* EXTRACTED TEXT *
>> start
Montag, 17.10.2016 23:35 von PR Newswire

PR Newswire

GREENWOOD VILLAGE, Colo., Oct. 17, 2016 /PRNewswire/ -- Tengasco, Inc. (NYSE MKT: TGC) announced today that it has filed a registration statement with the Securities and Exchange Commission with respect to a proposed rights offering to existing shareholders as of the record date, which has not been determined. The rights offering will provide that the holders of each share of the Company's approximately 6.1 million outstanding shares of common stock may purchase two new shares for $0.66 each.   The offer includes an oversubscription privilege whereby participating shareholders may purchase shares that were offered but not purchased by other shareholders, if any are available, for $0.66 per share. Although the Company does not currently expect to do so, the Company may change the subscription price in the offering as it may deem necessary when the Securities and Exchange Commission deems the current filing to be effective and the Company finalizes all details of the offering.

If the rights offering is fully subscribed, the Company would receive gross proceeds of approximately $8 million.

The net proceeds of the rights offering will be used initially to pay bank indebtedness in the amount of approximately $2.4 million, with the balance of the net proceeds to be used for working capital and general corporate purposes, including projects currently identified by the Company for acquisition, joint development, or joint exploration in Kansas and Texas as well as exploration of the Company's leased acreage in Saline County, Kansas. The rights offering gives the Company's current shareholders the opportunity to participate in this capital raising effort and to purchase additional shares of our common stock.

The final subscription price, record date, offering period, issuance date and other details of the proposed offering have not yet been determined, although the Company anticipates that the offering will commence within 45 days.  When the Securities and Exchange Commission declares the Company's registration statement effective, the prospectus and related documents will be mailed to shareholders of record and will also be made available, as applicable, for distribution to beneficial owners of the Company's common stock.  None of the Company, its board of directors or any committee of its board of directors is making any recommendation to shareholders as to whether to exercise their subscription rights. The Company anticipates that Dolphin Offshore Partners, L.P., the Company's largest shareholder, will fully exercise its basic subscription rights and oversubscription privileges subject to the limitations imposed by the terms of the offering. The Company also anticipates that all of the Company's directors and the Chief Executive Officer of the Company will fully exercise their basic subscription rights.
>> end
(Spatial reasoning question data)
>> start
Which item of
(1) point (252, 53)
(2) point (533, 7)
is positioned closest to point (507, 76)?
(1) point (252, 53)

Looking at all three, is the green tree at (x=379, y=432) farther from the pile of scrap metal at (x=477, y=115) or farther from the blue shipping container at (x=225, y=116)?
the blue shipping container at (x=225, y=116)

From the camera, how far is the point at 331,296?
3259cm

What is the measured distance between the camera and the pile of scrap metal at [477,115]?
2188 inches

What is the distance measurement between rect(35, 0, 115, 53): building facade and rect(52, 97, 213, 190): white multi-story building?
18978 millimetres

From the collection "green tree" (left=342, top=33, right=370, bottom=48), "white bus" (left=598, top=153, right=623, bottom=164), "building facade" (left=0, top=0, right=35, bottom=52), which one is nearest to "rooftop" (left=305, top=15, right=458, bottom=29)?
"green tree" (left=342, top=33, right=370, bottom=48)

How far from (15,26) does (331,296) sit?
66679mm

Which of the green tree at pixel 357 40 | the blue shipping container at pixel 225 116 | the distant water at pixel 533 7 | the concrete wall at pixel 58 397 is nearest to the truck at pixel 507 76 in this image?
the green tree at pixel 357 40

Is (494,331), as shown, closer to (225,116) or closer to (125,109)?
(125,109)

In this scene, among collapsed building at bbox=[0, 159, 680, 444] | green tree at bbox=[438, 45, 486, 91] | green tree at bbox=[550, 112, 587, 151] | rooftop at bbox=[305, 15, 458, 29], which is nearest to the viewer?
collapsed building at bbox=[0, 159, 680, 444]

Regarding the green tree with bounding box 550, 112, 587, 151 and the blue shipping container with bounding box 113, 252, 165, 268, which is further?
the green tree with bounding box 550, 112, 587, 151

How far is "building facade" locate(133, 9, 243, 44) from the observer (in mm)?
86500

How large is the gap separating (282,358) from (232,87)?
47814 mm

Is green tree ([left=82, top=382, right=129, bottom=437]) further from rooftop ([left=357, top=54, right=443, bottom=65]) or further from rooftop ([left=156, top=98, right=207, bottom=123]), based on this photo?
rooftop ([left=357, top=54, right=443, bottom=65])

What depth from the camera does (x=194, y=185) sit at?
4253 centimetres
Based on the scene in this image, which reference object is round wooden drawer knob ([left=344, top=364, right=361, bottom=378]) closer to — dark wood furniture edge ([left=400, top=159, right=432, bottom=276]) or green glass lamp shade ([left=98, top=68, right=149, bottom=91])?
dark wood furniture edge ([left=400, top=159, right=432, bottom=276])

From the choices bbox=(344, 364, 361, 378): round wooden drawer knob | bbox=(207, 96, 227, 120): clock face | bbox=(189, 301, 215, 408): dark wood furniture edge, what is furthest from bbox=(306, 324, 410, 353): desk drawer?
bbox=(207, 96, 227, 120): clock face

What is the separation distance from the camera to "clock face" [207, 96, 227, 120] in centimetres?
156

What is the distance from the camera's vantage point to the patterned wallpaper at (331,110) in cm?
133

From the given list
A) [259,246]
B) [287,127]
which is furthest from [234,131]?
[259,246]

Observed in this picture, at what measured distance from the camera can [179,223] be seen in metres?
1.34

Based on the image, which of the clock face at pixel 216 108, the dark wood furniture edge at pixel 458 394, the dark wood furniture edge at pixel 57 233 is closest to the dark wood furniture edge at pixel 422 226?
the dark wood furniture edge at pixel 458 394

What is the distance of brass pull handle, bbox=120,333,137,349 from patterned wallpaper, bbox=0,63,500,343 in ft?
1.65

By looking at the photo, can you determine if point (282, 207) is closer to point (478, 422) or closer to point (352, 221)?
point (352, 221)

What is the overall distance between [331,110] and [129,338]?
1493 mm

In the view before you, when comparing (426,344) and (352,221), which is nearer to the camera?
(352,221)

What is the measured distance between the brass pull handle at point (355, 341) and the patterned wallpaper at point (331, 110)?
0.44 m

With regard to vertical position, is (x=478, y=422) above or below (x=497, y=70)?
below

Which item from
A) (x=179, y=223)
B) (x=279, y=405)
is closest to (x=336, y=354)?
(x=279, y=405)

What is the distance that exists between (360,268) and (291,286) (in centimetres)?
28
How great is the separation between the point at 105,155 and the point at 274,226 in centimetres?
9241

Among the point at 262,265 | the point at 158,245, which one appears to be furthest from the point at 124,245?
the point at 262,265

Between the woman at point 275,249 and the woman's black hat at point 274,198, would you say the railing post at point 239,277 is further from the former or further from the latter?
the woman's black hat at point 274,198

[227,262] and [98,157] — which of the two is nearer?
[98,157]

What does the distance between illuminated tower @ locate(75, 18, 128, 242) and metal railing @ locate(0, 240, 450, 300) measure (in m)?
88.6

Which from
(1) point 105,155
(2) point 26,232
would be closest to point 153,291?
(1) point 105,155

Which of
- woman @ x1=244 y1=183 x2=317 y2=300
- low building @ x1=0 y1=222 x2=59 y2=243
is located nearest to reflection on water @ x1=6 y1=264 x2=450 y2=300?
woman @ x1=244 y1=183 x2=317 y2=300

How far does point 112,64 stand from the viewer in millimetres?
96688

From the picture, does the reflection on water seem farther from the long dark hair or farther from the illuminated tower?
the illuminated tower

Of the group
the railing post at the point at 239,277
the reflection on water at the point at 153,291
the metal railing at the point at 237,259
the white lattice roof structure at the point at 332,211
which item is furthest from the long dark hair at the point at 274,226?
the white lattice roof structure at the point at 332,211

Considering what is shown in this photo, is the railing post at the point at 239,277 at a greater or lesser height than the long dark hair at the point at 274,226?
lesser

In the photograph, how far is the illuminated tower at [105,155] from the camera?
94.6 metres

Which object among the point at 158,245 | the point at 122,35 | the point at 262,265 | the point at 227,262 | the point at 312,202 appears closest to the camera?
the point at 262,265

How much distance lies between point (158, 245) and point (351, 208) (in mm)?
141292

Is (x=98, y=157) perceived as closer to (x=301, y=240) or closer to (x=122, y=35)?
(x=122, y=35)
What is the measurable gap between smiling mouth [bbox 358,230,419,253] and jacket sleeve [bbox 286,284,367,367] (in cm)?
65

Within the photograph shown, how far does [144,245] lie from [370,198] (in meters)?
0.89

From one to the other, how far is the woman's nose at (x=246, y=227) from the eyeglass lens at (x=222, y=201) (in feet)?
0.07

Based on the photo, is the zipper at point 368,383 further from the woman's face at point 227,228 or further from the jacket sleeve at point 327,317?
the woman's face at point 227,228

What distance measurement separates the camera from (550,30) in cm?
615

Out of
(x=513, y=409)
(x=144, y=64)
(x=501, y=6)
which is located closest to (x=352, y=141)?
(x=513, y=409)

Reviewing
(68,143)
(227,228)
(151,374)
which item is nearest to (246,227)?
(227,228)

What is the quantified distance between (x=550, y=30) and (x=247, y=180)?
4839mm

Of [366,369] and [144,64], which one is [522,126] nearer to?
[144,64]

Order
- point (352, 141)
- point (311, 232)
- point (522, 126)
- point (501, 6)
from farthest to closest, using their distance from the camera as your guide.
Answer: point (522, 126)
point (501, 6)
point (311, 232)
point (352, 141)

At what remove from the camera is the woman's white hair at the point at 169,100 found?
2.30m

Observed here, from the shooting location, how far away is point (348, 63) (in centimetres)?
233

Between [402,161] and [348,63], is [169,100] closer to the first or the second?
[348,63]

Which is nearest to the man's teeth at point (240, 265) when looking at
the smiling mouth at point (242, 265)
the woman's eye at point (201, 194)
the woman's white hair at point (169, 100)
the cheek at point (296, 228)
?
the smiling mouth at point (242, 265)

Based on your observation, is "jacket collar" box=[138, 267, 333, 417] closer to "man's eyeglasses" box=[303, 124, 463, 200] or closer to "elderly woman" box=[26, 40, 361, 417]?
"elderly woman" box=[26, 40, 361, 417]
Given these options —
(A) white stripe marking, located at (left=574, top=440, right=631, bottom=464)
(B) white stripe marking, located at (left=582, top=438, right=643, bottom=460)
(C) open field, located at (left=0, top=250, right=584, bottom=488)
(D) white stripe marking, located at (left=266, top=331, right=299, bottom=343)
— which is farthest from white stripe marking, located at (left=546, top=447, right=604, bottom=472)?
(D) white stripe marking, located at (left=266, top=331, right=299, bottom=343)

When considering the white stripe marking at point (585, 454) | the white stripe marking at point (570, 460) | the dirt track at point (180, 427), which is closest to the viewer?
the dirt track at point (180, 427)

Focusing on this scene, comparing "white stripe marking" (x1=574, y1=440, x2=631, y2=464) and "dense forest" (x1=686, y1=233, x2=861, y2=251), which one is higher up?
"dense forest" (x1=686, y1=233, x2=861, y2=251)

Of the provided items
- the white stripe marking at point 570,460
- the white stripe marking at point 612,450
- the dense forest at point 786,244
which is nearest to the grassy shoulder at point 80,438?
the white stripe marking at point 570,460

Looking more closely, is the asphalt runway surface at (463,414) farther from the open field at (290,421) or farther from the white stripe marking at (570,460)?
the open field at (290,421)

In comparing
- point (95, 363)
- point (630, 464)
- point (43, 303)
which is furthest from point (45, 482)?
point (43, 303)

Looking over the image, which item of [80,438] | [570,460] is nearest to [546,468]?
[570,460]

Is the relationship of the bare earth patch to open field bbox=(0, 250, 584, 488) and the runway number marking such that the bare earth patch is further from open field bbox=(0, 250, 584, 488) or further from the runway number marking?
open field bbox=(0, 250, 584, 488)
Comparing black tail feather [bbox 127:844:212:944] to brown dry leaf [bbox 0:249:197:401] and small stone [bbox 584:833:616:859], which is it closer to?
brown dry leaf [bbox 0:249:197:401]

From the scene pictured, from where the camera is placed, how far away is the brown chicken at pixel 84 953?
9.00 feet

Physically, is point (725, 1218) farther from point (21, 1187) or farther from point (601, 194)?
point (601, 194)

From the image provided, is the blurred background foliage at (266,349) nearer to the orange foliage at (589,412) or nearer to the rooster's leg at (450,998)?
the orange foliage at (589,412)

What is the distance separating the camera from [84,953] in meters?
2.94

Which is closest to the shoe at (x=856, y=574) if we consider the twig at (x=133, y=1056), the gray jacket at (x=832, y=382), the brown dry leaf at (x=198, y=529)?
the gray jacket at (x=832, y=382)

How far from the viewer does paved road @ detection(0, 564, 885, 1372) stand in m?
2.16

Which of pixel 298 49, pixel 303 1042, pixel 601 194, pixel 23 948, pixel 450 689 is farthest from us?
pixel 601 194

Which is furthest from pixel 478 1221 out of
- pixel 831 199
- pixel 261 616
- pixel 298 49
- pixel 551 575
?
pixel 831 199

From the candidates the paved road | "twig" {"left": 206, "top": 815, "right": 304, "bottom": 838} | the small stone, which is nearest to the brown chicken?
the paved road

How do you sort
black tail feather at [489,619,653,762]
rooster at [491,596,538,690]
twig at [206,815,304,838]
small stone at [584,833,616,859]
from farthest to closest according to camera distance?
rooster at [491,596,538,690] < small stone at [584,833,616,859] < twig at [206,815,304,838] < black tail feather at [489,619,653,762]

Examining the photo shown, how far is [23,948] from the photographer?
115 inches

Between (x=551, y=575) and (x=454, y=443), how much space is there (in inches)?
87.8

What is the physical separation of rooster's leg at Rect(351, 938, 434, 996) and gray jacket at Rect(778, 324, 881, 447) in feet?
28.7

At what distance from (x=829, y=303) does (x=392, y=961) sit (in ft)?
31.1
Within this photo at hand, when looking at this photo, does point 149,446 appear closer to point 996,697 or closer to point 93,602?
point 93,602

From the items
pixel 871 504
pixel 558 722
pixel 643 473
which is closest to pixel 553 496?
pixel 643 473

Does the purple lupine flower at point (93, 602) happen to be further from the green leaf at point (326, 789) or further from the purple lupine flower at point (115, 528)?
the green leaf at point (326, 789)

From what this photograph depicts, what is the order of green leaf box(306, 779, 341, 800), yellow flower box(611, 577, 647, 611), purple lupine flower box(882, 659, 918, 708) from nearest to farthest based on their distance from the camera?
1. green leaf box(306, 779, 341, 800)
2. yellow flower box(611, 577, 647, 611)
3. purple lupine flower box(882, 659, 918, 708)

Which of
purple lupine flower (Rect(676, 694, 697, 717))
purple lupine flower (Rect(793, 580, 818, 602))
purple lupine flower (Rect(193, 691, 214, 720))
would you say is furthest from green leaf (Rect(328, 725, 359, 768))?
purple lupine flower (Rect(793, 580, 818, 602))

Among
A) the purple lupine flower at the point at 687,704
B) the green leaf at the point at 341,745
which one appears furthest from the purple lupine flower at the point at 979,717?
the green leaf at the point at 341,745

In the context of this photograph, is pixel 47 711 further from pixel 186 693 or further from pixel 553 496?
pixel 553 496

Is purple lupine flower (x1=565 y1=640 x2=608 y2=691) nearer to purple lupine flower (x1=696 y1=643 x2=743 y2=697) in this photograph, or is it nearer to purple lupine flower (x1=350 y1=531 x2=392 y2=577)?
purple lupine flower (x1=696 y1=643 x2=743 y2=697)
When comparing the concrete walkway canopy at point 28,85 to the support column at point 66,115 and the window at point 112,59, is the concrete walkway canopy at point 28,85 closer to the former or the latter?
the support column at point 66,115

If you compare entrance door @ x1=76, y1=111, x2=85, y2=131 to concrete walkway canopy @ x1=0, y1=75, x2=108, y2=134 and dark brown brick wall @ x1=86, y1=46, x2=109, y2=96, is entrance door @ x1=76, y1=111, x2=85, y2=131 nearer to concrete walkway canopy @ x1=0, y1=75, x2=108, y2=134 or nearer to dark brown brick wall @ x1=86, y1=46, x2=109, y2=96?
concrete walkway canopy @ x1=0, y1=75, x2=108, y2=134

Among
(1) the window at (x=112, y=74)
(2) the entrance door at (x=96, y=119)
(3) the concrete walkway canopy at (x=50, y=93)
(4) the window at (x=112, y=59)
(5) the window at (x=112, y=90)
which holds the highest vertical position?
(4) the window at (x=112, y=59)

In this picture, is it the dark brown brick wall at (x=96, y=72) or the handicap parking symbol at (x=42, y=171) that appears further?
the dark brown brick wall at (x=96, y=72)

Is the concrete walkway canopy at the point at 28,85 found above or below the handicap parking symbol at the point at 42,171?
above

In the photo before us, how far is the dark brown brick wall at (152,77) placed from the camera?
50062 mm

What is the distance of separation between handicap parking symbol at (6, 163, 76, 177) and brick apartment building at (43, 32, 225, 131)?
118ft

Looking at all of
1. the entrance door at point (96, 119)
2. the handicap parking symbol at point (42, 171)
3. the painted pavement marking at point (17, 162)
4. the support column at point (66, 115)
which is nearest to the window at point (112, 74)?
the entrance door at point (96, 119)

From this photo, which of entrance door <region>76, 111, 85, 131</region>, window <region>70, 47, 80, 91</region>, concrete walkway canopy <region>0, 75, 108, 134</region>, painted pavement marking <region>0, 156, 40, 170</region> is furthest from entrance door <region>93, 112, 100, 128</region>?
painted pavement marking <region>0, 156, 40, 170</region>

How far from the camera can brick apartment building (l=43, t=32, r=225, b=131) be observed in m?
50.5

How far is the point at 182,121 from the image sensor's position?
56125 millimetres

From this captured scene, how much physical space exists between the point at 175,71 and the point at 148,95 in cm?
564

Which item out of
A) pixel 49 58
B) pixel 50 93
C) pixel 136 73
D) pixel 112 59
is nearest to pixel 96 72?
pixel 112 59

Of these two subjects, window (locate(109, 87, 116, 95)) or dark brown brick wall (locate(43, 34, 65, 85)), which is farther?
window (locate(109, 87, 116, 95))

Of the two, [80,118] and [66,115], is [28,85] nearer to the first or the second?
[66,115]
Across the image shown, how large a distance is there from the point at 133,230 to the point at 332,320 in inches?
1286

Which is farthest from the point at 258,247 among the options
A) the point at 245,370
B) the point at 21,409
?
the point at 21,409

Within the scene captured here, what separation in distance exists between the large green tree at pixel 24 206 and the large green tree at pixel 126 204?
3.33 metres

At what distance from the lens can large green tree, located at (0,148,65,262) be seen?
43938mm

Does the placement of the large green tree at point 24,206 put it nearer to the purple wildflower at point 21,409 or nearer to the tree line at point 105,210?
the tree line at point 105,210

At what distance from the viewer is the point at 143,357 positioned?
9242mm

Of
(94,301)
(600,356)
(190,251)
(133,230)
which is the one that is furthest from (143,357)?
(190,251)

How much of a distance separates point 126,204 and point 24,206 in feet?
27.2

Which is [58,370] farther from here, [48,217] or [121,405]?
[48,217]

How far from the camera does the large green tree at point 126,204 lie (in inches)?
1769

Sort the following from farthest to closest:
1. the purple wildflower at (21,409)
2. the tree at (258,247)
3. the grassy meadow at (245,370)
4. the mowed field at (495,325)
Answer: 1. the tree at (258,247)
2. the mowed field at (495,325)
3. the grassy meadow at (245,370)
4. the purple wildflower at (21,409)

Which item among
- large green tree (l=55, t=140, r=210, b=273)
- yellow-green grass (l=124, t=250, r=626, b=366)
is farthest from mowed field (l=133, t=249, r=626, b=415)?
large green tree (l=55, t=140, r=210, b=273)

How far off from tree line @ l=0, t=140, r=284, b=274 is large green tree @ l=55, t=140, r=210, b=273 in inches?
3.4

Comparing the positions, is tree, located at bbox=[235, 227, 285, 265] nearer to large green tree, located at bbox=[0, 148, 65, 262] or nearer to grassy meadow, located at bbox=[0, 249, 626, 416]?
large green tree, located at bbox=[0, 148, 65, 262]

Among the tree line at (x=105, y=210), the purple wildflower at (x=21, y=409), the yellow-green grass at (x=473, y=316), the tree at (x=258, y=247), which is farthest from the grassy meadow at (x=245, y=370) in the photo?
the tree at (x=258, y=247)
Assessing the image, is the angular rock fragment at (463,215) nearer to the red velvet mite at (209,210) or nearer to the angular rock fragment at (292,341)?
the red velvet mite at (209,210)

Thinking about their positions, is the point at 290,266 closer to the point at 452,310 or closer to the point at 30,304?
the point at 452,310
>> end
* WHAT TO WORK ON *
- 1) From the press release above the data, copy out the passage starting at "If the rights" and ending at "our common stock.".
- 2) Summarize the press release about the Tengasco rights offering in two sentences.

* COMPLETED EXERCISE *
- 1)
If the rights offering is fully subscribed, the Company would receive gross proceeds of approximately $8 million.

The net proceeds of the rights offering will be used initially to pay bank indebtedness in the amount of approximately $2.4 million, with the balance of the net proceeds to be used for working capital and general corporate purposes, including projects currently identified by the Company for acquisition, joint development, or joint exploration in Kansas and Texas as well as exploration of the Company's leased acreage in Saline County, Kansas. The rights offering gives the Company's current shareholders the opportunity to participate in this capital raising effort and to purchase additional shares of our common stock.

- 2) Tengasco, Inc. has filed a registration statement with the Securities and Exchange Commission for a proposed rights offering that would let holders of each share of common stock buy two new shares for $0.66 each, with an oversubscription privilege, and full subscription would bring gross proceeds of approximately $8 million. The net proceeds will first pay approximately $2.4 million of bank indebtedness, and the balance will go to working capital and general corporate purposes, including projects in Kansas and Texas and exploration of the Company's leased acreage in Saline County, Kansas.